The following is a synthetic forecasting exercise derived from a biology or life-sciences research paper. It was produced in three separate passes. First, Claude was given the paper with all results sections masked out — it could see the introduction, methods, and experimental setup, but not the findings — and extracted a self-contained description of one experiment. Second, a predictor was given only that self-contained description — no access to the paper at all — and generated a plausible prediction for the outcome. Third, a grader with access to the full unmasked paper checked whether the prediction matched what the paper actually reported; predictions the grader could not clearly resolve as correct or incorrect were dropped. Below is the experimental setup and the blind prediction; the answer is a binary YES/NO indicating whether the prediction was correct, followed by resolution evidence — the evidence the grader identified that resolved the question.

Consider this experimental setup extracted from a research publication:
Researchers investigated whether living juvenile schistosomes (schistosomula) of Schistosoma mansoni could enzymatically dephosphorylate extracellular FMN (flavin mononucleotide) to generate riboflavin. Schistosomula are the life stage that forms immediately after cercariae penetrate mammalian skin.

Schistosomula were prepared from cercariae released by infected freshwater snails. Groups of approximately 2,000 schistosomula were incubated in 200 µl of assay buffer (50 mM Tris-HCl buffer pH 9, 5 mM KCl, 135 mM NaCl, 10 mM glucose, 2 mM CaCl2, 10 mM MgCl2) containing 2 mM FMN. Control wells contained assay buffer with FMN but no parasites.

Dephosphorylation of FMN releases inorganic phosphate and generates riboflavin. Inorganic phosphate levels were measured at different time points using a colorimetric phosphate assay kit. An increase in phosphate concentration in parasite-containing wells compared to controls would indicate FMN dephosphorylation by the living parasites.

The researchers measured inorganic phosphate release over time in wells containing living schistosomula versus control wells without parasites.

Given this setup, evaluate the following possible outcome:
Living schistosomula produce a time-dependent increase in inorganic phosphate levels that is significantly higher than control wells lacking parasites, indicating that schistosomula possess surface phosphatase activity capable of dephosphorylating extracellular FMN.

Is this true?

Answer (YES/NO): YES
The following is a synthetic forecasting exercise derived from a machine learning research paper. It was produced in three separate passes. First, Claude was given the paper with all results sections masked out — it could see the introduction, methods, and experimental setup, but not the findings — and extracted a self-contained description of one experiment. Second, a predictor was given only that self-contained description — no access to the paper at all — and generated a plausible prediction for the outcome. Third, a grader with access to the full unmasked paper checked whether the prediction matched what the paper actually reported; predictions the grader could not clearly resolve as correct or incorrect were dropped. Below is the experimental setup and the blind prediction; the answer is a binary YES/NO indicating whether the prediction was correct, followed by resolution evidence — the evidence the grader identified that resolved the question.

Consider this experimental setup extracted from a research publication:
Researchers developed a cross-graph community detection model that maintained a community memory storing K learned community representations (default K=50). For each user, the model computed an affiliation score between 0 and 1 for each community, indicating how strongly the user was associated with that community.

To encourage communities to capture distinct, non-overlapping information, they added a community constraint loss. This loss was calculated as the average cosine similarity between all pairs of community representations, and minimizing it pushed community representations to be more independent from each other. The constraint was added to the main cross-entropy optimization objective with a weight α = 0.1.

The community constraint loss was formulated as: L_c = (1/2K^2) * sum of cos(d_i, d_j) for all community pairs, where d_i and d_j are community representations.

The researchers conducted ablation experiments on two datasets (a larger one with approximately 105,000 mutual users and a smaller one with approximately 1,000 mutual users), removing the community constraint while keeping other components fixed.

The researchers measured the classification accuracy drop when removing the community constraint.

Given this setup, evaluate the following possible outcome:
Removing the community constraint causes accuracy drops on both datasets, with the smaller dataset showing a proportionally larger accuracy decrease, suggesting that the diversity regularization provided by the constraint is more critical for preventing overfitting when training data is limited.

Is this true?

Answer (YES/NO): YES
*****
_WORK TASK_.
Every line of the records above needs to be given again exactly.

_REPLY TO THE TASK_.
The following is a synthetic forecasting exercise derived from a biology or life-sciences research paper. It was produced in three separate passes. First, Claude was given the paper with all results sections masked out — it could see the introduction, methods, and experimental setup, but not the findings — and extracted a self-contained description of one experiment. Second, a predictor was given only that self-contained description — no access to the paper at all — and generated a plausible prediction for the outcome. Third, a grader with access to the full unmasked paper checked whether the prediction matched what the paper actually reported; predictions the grader could not clearly resolve as correct or incorrect were dropped. Below is the experimental setup and the blind prediction; the answer is a binary YES/NO indicating whether the prediction was correct, followed by resolution evidence — the evidence the grader identified that resolved the question.

Consider this experimental setup extracted from a research publication:
Researchers investigated whether living juvenile schistosomes (schistosomula) of Schistosoma mansoni could enzymatically dephosphorylate extracellular FMN (flavin mononucleotide) to generate riboflavin. Schistosomula are the life stage that forms immediately after cercariae penetrate mammalian skin.

Schistosomula were prepared from cercariae released by infected freshwater snails. Groups of approximately 2,000 schistosomula were incubated in 200 µl of assay buffer (50 mM Tris-HCl buffer pH 9, 5 mM KCl, 135 mM NaCl, 10 mM glucose, 2 mM CaCl2, 10 mM MgCl2) containing 2 mM FMN. Control wells contained assay buffer with FMN but no parasites.

Dephosphorylation of FMN releases inorganic phosphate and generates riboflavin. Inorganic phosphate levels were measured at different time points using a colorimetric phosphate assay kit. An increase in phosphate concentration in parasite-containing wells compared to controls would indicate FMN dephosphorylation by the living parasites.

The researchers measured inorganic phosphate release over time in wells containing living schistosomula versus control wells without parasites.

Given this setup, evaluate the following possible outcome:
Living schistosomula produce a time-dependent increase in inorganic phosphate levels that is significantly higher than control wells lacking parasites, indicating that schistosomula possess surface phosphatase activity capable of dephosphorylating extracellular FMN.

Is this true?

Answer (YES/NO): YES
The following is a synthetic forecasting exercise derived from a machine learning research paper. It was produced in three separate passes. First, Claude was given the paper with all results sections masked out — it could see the introduction, methods, and experimental setup, but not the findings — and extracted a self-contained description of one experiment. Second, a predictor was given only that self-contained description — no access to the paper at all — and generated a plausible prediction for the outcome. Third, a grader with access to the full unmasked paper checked whether the prediction matched what the paper actually reported; predictions the grader could not clearly resolve as correct or incorrect were dropped. Below is the experimental setup and the blind prediction; the answer is a binary YES/NO indicating whether the prediction was correct, followed by resolution evidence — the evidence the grader identified that resolved the question.

Consider this experimental setup extracted from a research publication:
Researchers developed a cross-graph community detection model that maintained a community memory storing K learned community representations (default K=50). For each user, the model computed an affiliation score between 0 and 1 for each community, indicating how strongly the user was associated with that community.

To encourage communities to capture distinct, non-overlapping information, they added a community constraint loss. This loss was calculated as the average cosine similarity between all pairs of community representations, and minimizing it pushed community representations to be more independent from each other. The constraint was added to the main cross-entropy optimization objective with a weight α = 0.1.

The community constraint loss was formulated as: L_c = (1/2K^2) * sum of cos(d_i, d_j) for all community pairs, where d_i and d_j are community representations.

The researchers conducted ablation experiments on two datasets (a larger one with approximately 105,000 mutual users and a smaller one with approximately 1,000 mutual users), removing the community constraint while keeping other components fixed.

The researchers measured the classification accuracy drop when removing the community constraint.

Given this setup, evaluate the following possible outcome:
Removing the community constraint causes accuracy drops on both datasets, with the smaller dataset showing a proportionally larger accuracy decrease, suggesting that the diversity regularization provided by the constraint is more critical for preventing overfitting when training data is limited.

Is this true?

Answer (YES/NO): YES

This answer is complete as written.